[tahoe-lafs-trac-stream] [tahoe-lafs] #1755: 2-phase commit

Wed Nov 21 00:16:13 UTC 2012

#1755: 2-phase commit
-------------------------+-------------------------------------------------
     Reporter:           |      Owner:  davidsarah
  davidsarah             |     Status:  assigned
         Type:  defect   |  Milestone:  soon
     Priority:  normal   |    Version:  1.9.2
    Component:  code     |   Keywords:  2pc mutable reliability consistency
   Resolution:           |
Launchpad Bug:           |
-------------------------+-------------------------------------------------

Comment (by zooko):

 The difficulty of distributed two-phase commit in general is that if the
 Transaction Manager fails after telling some of the Resource Managers to
 prepare but before either telling them to commit or telling them to
 rollback, then they are stuck in this prepared state (i.e. locked).

 (See Gray and Reuter's book "Transaction Processing", and see also
 Gray-1995-“Consensus On Transaction Commit”.)

 The role of Transaction Manager in this future extension of Tahoe-LAFS
 would be filled by the LAFS storage client (i.e. the LAFS gateway) and the
 roles of Resource Managers would be filled by LAFS storage servers.

 There is, of course, no way for a Resource Manager to tell the difference
 between their Transaction Manager having failed versus being slow or being
 temporarily disconnected from the network, other than the passage of time
 with the absence of a new message (either "commit" or "rollback") from the
 Transaction Manager.

 In general, this can become intractable for large distributed systems with
 many resources being locked, many Transaction Managers which need to fail
 over to one another (using Paxos to elect a new leader, I suppose), and
 frequent write-contention.

 But in practical terms, I expect Tahoe-LAFS will be able to use 2-phase-
 commit ("2PC") nicely, because typically the scope of what is locked, who
 is doing the locking, and how much write-contention we have to support,
 are all relatively narrow.
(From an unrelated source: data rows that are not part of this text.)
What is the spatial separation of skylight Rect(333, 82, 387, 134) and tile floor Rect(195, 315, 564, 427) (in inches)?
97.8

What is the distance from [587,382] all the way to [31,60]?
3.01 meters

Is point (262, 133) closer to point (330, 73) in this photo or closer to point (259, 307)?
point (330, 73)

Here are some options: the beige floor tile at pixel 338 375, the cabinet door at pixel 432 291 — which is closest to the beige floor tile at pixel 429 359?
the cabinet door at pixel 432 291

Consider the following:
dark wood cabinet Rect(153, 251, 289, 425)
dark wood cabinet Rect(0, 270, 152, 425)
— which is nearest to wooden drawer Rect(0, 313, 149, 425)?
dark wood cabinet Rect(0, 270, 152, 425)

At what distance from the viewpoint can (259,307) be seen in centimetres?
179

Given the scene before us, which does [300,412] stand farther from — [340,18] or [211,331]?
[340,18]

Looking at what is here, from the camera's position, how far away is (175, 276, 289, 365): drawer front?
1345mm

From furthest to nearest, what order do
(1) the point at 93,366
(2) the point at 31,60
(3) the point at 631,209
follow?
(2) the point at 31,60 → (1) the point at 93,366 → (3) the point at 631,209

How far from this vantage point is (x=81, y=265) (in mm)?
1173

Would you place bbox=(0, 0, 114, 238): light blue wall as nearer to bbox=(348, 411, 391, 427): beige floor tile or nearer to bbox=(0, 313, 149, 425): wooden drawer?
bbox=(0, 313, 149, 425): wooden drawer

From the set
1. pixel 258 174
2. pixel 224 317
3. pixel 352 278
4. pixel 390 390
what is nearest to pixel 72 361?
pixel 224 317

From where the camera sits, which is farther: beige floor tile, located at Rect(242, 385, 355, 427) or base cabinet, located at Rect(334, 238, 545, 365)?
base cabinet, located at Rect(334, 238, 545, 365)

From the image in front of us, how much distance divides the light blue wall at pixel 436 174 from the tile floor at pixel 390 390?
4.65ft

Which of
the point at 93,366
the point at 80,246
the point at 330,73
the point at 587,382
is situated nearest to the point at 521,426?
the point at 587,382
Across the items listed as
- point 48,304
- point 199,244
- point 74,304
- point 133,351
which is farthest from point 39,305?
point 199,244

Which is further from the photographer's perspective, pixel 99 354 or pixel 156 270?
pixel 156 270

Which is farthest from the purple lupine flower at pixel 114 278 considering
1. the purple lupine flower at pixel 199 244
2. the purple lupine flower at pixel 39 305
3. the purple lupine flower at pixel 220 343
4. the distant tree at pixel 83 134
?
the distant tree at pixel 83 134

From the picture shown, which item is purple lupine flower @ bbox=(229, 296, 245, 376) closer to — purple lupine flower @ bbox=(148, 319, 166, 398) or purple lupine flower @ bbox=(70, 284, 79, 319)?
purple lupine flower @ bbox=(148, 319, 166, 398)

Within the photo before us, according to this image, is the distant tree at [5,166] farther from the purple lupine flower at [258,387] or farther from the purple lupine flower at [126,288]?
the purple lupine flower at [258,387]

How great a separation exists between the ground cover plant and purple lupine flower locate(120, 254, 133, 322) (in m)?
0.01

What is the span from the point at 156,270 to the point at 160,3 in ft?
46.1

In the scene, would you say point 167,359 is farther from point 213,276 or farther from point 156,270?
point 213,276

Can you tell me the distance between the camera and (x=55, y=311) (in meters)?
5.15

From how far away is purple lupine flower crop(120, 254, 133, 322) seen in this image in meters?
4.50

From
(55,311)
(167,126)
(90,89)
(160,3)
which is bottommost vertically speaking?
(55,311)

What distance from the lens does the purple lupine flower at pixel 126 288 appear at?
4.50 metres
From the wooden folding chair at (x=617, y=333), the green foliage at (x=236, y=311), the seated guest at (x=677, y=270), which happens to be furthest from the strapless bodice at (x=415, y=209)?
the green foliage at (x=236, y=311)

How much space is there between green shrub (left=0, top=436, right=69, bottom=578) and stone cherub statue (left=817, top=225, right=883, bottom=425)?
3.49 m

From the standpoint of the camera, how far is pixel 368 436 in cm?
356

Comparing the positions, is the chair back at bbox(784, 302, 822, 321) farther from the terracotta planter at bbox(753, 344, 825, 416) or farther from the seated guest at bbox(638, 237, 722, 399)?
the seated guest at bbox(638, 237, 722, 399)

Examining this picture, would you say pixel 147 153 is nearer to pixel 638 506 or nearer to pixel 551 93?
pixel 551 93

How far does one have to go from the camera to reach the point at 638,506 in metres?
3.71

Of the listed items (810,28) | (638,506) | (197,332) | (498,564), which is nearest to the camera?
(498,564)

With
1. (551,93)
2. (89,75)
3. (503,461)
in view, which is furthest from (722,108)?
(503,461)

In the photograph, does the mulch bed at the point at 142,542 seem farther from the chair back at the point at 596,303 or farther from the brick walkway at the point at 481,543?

That is, for the use cases that we expect to be
 asked to handle, only a single mutable file/dir is locked at a time, and
 only one or a small number of computers have the write cap to a single
 mutable file/dir.

 I think we intend to support the use case that a small number of writers
 have shared write access to a mutable file/dir and they may
 ''occasionally'' write at the same time as each other, but we do not
 intend to support the use case that where a large or dynamic set of
 writers have write access to the same resources, and there may be
 continuous write collisions that never pause long enough for the
 distributed system to stabilize.

 (I think this is sufficient because I think people who use Tahoe-LAFS will
 typically use immutables and single-writer-mutables for most of their
 state management, and rely on shared-writer-mutables only for the sort of
 "last link in the chain" that can't be managed any other way.)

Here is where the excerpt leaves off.